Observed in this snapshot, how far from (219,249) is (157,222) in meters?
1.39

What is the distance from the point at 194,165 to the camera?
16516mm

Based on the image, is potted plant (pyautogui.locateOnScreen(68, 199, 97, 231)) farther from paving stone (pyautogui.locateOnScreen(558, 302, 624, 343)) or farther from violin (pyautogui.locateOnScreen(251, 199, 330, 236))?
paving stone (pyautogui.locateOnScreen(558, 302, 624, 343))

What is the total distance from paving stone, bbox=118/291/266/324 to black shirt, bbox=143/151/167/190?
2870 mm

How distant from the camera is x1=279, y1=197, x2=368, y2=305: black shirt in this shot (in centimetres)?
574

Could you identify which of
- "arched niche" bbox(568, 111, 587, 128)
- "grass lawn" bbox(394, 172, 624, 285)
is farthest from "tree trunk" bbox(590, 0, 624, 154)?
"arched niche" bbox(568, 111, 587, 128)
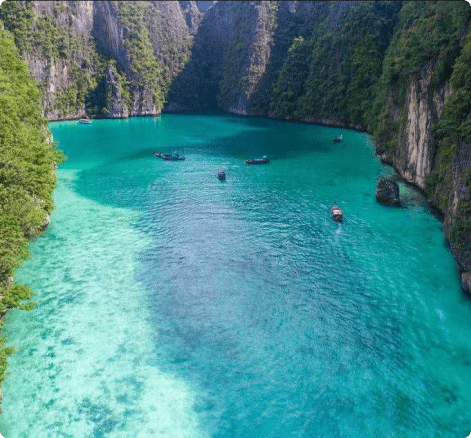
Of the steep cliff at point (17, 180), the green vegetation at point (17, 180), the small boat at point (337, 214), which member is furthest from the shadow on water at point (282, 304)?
the green vegetation at point (17, 180)

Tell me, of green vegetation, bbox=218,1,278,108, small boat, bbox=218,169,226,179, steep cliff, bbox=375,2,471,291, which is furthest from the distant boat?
green vegetation, bbox=218,1,278,108

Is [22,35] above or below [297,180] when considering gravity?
above

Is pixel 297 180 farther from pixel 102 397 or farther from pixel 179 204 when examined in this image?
pixel 102 397

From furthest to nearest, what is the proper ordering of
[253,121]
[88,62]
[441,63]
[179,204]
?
1. [88,62]
2. [253,121]
3. [179,204]
4. [441,63]

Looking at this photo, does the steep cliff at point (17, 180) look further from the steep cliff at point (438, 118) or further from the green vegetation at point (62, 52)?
the green vegetation at point (62, 52)

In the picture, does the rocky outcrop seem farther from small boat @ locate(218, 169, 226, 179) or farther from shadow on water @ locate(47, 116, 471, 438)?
small boat @ locate(218, 169, 226, 179)

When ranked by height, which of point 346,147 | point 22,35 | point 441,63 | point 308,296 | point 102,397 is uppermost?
point 22,35

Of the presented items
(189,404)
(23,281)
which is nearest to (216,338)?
(189,404)

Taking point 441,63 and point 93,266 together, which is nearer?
point 93,266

[Brief]
Rewrite everything from the line containing "Of the presented items" down to the end of the records, replacing "nearest" with "closest" and leaving all else unchanged.

[Response for this exercise]
Of the presented items
(189,404)
(23,281)
which is closest to (216,338)?
(189,404)

Taking point 441,63 and point 93,266 together, which is nearer?
point 93,266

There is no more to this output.